* **What the task asks**
Reproduce all of the data that follows, character for character.

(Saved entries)
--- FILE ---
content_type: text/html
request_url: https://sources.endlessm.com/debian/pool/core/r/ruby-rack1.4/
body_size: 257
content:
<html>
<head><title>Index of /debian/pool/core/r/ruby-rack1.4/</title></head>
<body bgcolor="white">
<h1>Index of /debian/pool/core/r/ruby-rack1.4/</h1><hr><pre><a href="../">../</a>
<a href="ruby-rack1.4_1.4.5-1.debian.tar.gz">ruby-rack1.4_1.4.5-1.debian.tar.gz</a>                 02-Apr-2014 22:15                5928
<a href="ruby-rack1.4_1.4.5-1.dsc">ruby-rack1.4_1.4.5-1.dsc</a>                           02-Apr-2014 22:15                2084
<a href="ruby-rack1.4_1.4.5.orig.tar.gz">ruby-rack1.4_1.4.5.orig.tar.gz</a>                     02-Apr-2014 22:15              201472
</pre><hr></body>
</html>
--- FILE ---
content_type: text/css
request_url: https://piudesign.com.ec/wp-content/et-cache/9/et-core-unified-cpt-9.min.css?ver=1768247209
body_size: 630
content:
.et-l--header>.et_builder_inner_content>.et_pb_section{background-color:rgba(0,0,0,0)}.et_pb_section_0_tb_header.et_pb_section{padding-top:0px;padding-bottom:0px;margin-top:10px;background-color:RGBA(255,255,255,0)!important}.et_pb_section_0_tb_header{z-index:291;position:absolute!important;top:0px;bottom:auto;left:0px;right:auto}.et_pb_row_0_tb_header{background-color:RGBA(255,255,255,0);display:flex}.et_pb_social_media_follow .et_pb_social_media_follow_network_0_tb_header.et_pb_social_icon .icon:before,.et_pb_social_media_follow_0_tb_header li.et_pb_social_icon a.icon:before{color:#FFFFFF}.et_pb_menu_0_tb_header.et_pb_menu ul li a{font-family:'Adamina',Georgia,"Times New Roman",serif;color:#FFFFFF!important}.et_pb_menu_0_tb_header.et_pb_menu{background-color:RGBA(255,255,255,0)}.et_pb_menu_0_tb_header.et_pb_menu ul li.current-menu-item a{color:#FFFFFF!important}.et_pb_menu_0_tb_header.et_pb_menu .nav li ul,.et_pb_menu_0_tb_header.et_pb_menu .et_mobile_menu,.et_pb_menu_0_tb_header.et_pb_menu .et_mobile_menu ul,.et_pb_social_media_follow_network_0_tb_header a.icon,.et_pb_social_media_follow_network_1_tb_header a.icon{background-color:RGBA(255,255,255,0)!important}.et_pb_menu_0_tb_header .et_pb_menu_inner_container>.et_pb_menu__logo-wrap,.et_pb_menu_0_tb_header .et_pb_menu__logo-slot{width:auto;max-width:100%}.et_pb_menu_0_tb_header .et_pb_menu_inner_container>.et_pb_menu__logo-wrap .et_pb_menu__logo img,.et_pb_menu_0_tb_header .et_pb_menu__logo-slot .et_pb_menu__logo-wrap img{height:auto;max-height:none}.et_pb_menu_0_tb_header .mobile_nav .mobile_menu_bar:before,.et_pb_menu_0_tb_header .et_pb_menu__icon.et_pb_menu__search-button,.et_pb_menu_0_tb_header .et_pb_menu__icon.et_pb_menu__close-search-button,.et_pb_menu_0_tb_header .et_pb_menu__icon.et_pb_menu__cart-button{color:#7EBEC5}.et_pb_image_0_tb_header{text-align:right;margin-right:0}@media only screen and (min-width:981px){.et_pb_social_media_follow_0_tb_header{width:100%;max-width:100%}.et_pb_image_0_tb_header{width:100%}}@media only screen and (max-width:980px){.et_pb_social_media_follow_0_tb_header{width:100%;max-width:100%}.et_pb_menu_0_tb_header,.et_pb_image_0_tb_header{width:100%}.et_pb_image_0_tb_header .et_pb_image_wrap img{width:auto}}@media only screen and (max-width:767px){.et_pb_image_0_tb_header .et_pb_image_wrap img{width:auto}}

* **Output of the exercise**
--- FILE ---
content_type: text/html
request_url: https://sources.endlessm.com/debian/pool/core/r/ruby-rack1.4/
body_size: 257
content:
<html>
<head><title>Index of /debian/pool/core/r/ruby-rack1.4/</title></head>
<body bgcolor="white">
<h1>Index of /debian/pool/core/r/ruby-rack1.4/</h1><hr><pre><a href="../">../</a>
<a href="ruby-rack1.4_1.4.5-1.debian.tar.gz">ruby-rack1.4_1.4.5-1.debian.tar.gz</a>                 02-Apr-2014 22:15                5928
<a href="ruby-rack1.4_1.4.5-1.dsc">ruby-rack1.4_1.4.5-1.dsc</a>                           02-Apr-2014 22:15                2084
<a href="ruby-rack1.4_1.4.5.orig.tar.gz">ruby-rack1.4_1.4.5.orig.tar.gz</a>                     02-Apr-2014 22:15              201472
</pre><hr></body>
</html>
--- FILE ---
content_type: text/css
request_url: https://piudesign.com.ec/wp-content/et-cache/9/et-core-unified-cpt-9.min.css?ver=1768247209
body_size: 630
content:
.et-l--header>.et_builder_inner_content>.et_pb_section{background-color:rgba(0,0,0,0)}.et_pb_section_0_tb_header.et_pb_section{padding-top:0px;padding-bottom:0px;margin-top:10px;background-color:RGBA(255,255,255,0)!important}.et_pb_section_0_tb_header{z-index:291;position:absolute!important;top:0px;bottom:auto;left:0px;right:auto}.et_pb_row_0_tb_header{background-color:RGBA(255,255,255,0);display:flex}.et_pb_social_media_follow .et_pb_social_media_follow_network_0_tb_header.et_pb_social_icon .icon:before,.et_pb_social_media_follow_0_tb_header li.et_pb_social_icon a.icon:before{color:#FFFFFF}.et_pb_menu_0_tb_header.et_pb_menu ul li a{font-family:'Adamina',Georgia,"Times New Roman",serif;color:#FFFFFF!important}.et_pb_menu_0_tb_header.et_pb_menu{background-color:RGBA(255,255,255,0)}.et_pb_menu_0_tb_header.et_pb_menu ul li.current-menu-item a{color:#FFFFFF!important}.et_pb_menu_0_tb_header.et_pb_menu .nav li ul,.et_pb_menu_0_tb_header.et_pb_menu .et_mobile_menu,.et_pb_menu_0_tb_header.et_pb_menu .et_mobile_menu ul,.et_pb_social_media_follow_network_0_tb_header a.icon,.et_pb_social_media_follow_network_1_tb_header a.icon{background-color:RGBA(255,255,255,0)!important}.et_pb_menu_0_tb_header .et_pb_menu_inner_container>.et_pb_menu__logo-wrap,.et_pb_menu_0_tb_header .et_pb_menu__logo-slot{width:auto;max-width:100%}.et_pb_menu_0_tb_header .et_pb_menu_inner_container>.et_pb_menu__logo-wrap .et_pb_menu__logo img,.et_pb_menu_0_tb_header .et_pb_menu__logo-slot .et_pb_menu__logo-wrap img{height:auto;max-height:none}.et_pb_menu_0_tb_header .mobile_nav .mobile_menu_bar:before,.et_pb_menu_0_tb_header .et_pb_menu__icon.et_pb_menu__search-button,.et_pb_menu_0_tb_header .et_pb_menu__icon.et_pb_menu__close-search-button,.et_pb_menu_0_tb_header .et_pb_menu__icon.et_pb_menu__cart-button{color:#7EBEC5}.et_pb_image_0_tb_header{text-align:right;margin-right:0}@media only screen and (min-width:981px){.et_pb_social_media_follow_0_tb_header{width:100%;max-width:100%}.et_pb_image_0_tb_header{width:100%}}@media only screen and (max-width:980px){.et_pb_social_media_follow_0_tb_header{width:100%;max-width:100%}.et_pb_menu_0_tb_header,.et_pb_image_0_tb_header{width:100%}.et_pb_image_0_tb_header .et_pb_image_wrap img{width:auto}}@media only screen and (max-width:767px){.et_pb_image_0_tb_header .et_pb_image_wrap img{width:auto}}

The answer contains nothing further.